Bref, donc Caleb… a horreur des prostitués. Quand il sourit, il ressemble au diable en personne. (J’ai eu un peu de mal à imaginer son sourire du coup vu que je ne connais pas personnellement le diable). Il a une odeur virile (of course), mélange de laine, de cuir, de vent venu des montagnes. Hum. Elle a peut-être un prénom débile, mais elle a un sacré odorat, la Willow, quand même. Je veux dire, faire la différence entre une odeur de coton et celle de laine, c’est déjà pas donné à tout le monde, mais différencier l’odeur de vent venu de la montagne, avec le vent venu d’un village, c’est vraiment fort. Je ne suis qu’admiration.

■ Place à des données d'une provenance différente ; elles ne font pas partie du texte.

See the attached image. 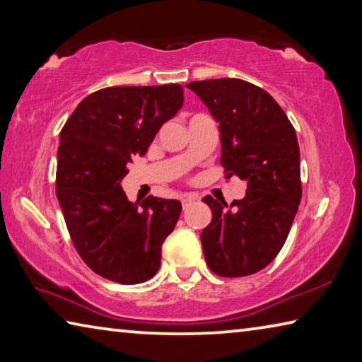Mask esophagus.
Returning <instances> with one entry per match:
<instances>
[{
	"label": "esophagus",
	"mask_w": 362,
	"mask_h": 362,
	"mask_svg": "<svg viewBox=\"0 0 362 362\" xmlns=\"http://www.w3.org/2000/svg\"><path fill=\"white\" fill-rule=\"evenodd\" d=\"M196 199H198V198H196L194 194H183L182 199H180L182 201V207H183V209H188V207L192 206Z\"/></svg>",
	"instance_id": "obj_1"
}]
</instances>
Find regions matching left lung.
I'll use <instances>...</instances> for the list:
<instances>
[{
	"instance_id": "1",
	"label": "left lung",
	"mask_w": 362,
	"mask_h": 362,
	"mask_svg": "<svg viewBox=\"0 0 362 362\" xmlns=\"http://www.w3.org/2000/svg\"><path fill=\"white\" fill-rule=\"evenodd\" d=\"M218 122L228 177L246 180L243 199L204 203L212 220L201 233L206 263L225 278L260 272L279 254L302 199L296 129L276 100L259 86L238 78L187 84Z\"/></svg>"
}]
</instances>
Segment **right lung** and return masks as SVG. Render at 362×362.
I'll return each mask as SVG.
<instances>
[{"label": "right lung", "mask_w": 362, "mask_h": 362, "mask_svg": "<svg viewBox=\"0 0 362 362\" xmlns=\"http://www.w3.org/2000/svg\"><path fill=\"white\" fill-rule=\"evenodd\" d=\"M182 105L180 84L115 86L79 102L60 131L56 193L66 228L86 265L115 283L155 276L179 220L180 201L131 203L121 182Z\"/></svg>", "instance_id": "1"}]
</instances>
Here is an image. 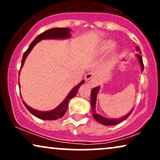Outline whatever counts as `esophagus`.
<instances>
[{"label": "esophagus", "mask_w": 160, "mask_h": 160, "mask_svg": "<svg viewBox=\"0 0 160 160\" xmlns=\"http://www.w3.org/2000/svg\"><path fill=\"white\" fill-rule=\"evenodd\" d=\"M86 81L91 82V83H95V80L94 79V73L93 72H89L86 75Z\"/></svg>", "instance_id": "esophagus-1"}]
</instances>
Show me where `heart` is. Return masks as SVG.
Returning a JSON list of instances; mask_svg holds the SVG:
<instances>
[{"label":"heart","mask_w":160,"mask_h":160,"mask_svg":"<svg viewBox=\"0 0 160 160\" xmlns=\"http://www.w3.org/2000/svg\"><path fill=\"white\" fill-rule=\"evenodd\" d=\"M114 45H115L114 42L112 41V40H108V41H107L105 43H104L102 49H103V51H108L113 48V47H114Z\"/></svg>","instance_id":"heart-1"}]
</instances>
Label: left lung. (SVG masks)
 Returning a JSON list of instances; mask_svg holds the SVG:
<instances>
[{"instance_id": "obj_1", "label": "left lung", "mask_w": 160, "mask_h": 160, "mask_svg": "<svg viewBox=\"0 0 160 160\" xmlns=\"http://www.w3.org/2000/svg\"><path fill=\"white\" fill-rule=\"evenodd\" d=\"M136 50L140 54H141V49L138 47H135ZM140 54H137L136 56L137 58H138V61L140 62L141 65V68L142 71H144V64H143V60H142V57L141 56ZM100 90V86H97V87L93 88L91 91V107H92V116L93 117L95 118V120L96 121H98V122L104 125V126H114L116 124H118L120 122H122V121L126 120L127 117H128V116L131 114V113L132 112V110L124 117H121V118L119 119H108L106 118V117H103V116L98 114L96 113V111H95V104H96V98H97V95H98V92Z\"/></svg>"}]
</instances>
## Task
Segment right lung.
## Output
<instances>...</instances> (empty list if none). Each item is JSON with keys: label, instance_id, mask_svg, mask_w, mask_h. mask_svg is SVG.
<instances>
[{"label": "right lung", "instance_id": "1", "mask_svg": "<svg viewBox=\"0 0 160 160\" xmlns=\"http://www.w3.org/2000/svg\"><path fill=\"white\" fill-rule=\"evenodd\" d=\"M71 32V30L70 28H52L49 29V30L46 31V32H43L42 34H40L38 35L37 38L32 41V43H31L28 49L24 52L22 59V65L20 69L22 68L24 65V62L25 61V58L28 56V55L30 53L33 47L35 46L38 42L40 41L41 40L44 39H66V38H69L71 37V34L70 32ZM20 74V71H19ZM84 83V80H82L80 83L78 84L77 86H75L71 91L70 92V93L68 95V96L65 98V100L62 102L58 107L55 108V109L52 110V111H38V110L33 109L32 108L29 107L28 104H25V102H23V104H25V108H27L28 111L30 112L32 114L38 118L41 119V120H57L58 118H61V117H63L65 115L68 110V103L71 98H74L75 95L78 93V91L80 88V86L82 85V84ZM19 86L20 87V85L19 84ZM22 98V96H21Z\"/></svg>", "mask_w": 160, "mask_h": 160}]
</instances>
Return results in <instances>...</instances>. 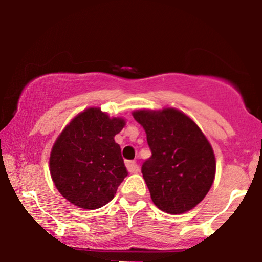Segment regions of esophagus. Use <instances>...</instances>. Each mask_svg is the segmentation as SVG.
I'll return each instance as SVG.
<instances>
[{
  "label": "esophagus",
  "mask_w": 262,
  "mask_h": 262,
  "mask_svg": "<svg viewBox=\"0 0 262 262\" xmlns=\"http://www.w3.org/2000/svg\"><path fill=\"white\" fill-rule=\"evenodd\" d=\"M126 168L127 170L130 171V173H137V171L139 170V167L138 164L136 163V161H126Z\"/></svg>",
  "instance_id": "34e87169"
}]
</instances>
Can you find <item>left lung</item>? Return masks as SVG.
Listing matches in <instances>:
<instances>
[{
  "label": "left lung",
  "instance_id": "left-lung-1",
  "mask_svg": "<svg viewBox=\"0 0 262 262\" xmlns=\"http://www.w3.org/2000/svg\"><path fill=\"white\" fill-rule=\"evenodd\" d=\"M151 156L142 164L143 178L155 205L167 213L191 210L213 184L216 160L202 130L180 111H136Z\"/></svg>",
  "mask_w": 262,
  "mask_h": 262
}]
</instances>
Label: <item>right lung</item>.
<instances>
[{"label": "right lung", "mask_w": 262, "mask_h": 262, "mask_svg": "<svg viewBox=\"0 0 262 262\" xmlns=\"http://www.w3.org/2000/svg\"><path fill=\"white\" fill-rule=\"evenodd\" d=\"M120 118L99 108L75 117L53 145L50 173L64 198L82 209H99L114 198L127 170L114 136L124 127Z\"/></svg>", "instance_id": "add662e5"}]
</instances>
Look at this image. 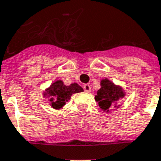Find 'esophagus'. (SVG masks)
Here are the masks:
<instances>
[{
  "instance_id": "obj_1",
  "label": "esophagus",
  "mask_w": 161,
  "mask_h": 161,
  "mask_svg": "<svg viewBox=\"0 0 161 161\" xmlns=\"http://www.w3.org/2000/svg\"><path fill=\"white\" fill-rule=\"evenodd\" d=\"M84 90L85 92H90L91 91V85L90 84H84Z\"/></svg>"
}]
</instances>
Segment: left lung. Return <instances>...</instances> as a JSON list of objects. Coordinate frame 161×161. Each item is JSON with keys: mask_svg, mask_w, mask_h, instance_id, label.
Wrapping results in <instances>:
<instances>
[{"mask_svg": "<svg viewBox=\"0 0 161 161\" xmlns=\"http://www.w3.org/2000/svg\"><path fill=\"white\" fill-rule=\"evenodd\" d=\"M125 93L122 88L112 83L108 79H103L101 81V88L97 91L95 100L97 102L99 107L103 111H109L112 108H118L116 102L119 99L123 98Z\"/></svg>", "mask_w": 161, "mask_h": 161, "instance_id": "8db88e82", "label": "left lung"}]
</instances>
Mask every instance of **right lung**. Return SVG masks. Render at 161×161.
<instances>
[{"instance_id":"add662e5","label":"right lung","mask_w":161,"mask_h":161,"mask_svg":"<svg viewBox=\"0 0 161 161\" xmlns=\"http://www.w3.org/2000/svg\"><path fill=\"white\" fill-rule=\"evenodd\" d=\"M84 91L83 88L78 84L74 83L70 85L64 84L63 81L58 80L51 84L46 92H44V97H50L49 101L51 106L55 109H59L65 104V103L70 100L71 95Z\"/></svg>"}]
</instances>
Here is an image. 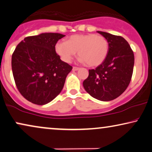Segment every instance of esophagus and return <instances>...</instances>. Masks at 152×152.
<instances>
[{"mask_svg":"<svg viewBox=\"0 0 152 152\" xmlns=\"http://www.w3.org/2000/svg\"><path fill=\"white\" fill-rule=\"evenodd\" d=\"M79 68L78 67H73V68H72V70H74V71H77V70H79Z\"/></svg>","mask_w":152,"mask_h":152,"instance_id":"34e87169","label":"esophagus"}]
</instances>
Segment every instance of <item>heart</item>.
I'll return each instance as SVG.
<instances>
[{
	"label": "heart",
	"instance_id": "heart-1",
	"mask_svg": "<svg viewBox=\"0 0 152 152\" xmlns=\"http://www.w3.org/2000/svg\"><path fill=\"white\" fill-rule=\"evenodd\" d=\"M55 50L61 58L70 63L78 52L79 61L89 66H97L105 60L109 42L105 37L96 34L72 35L66 41H58Z\"/></svg>",
	"mask_w": 152,
	"mask_h": 152
}]
</instances>
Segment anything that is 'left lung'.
I'll return each mask as SVG.
<instances>
[{"instance_id": "left-lung-1", "label": "left lung", "mask_w": 152, "mask_h": 152, "mask_svg": "<svg viewBox=\"0 0 152 152\" xmlns=\"http://www.w3.org/2000/svg\"><path fill=\"white\" fill-rule=\"evenodd\" d=\"M109 42L105 60L95 69L88 70L83 82L84 89L101 101L112 100L124 93L131 82L134 66V54L124 37L97 31Z\"/></svg>"}]
</instances>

Sa voix est de velours (Je crois que je vais commencer une liste des livres ou quelque chose  (un sexe ou une voix, par exemple) est de velours), ses yeux d’ambre, son regarde topaze et son cheval s’appelle… Diable. (en hommage à son sourire j’imagine).

Bref Caleb Black c’est un homme. Un vrai. On le surnomme « l’homme de Yuma » (pas trop compris si ça devait faire peur ou pas…)

 

– Elle c’est Willow.

Je suis embêtée car tout au long de ma lecture le prénom Willow m’a fait penser à celui de Milou, le chien de tintin. Forcément, ce n’est pas une héroïne à laquelle je me suis identifiée. Et pourtant, quelles ne sont pas ses qualités…

Elle ne sait pas mentir. Rappelez vous, elle se fait passer pour la femme de Matthew Moran, qui est en fait, son frère.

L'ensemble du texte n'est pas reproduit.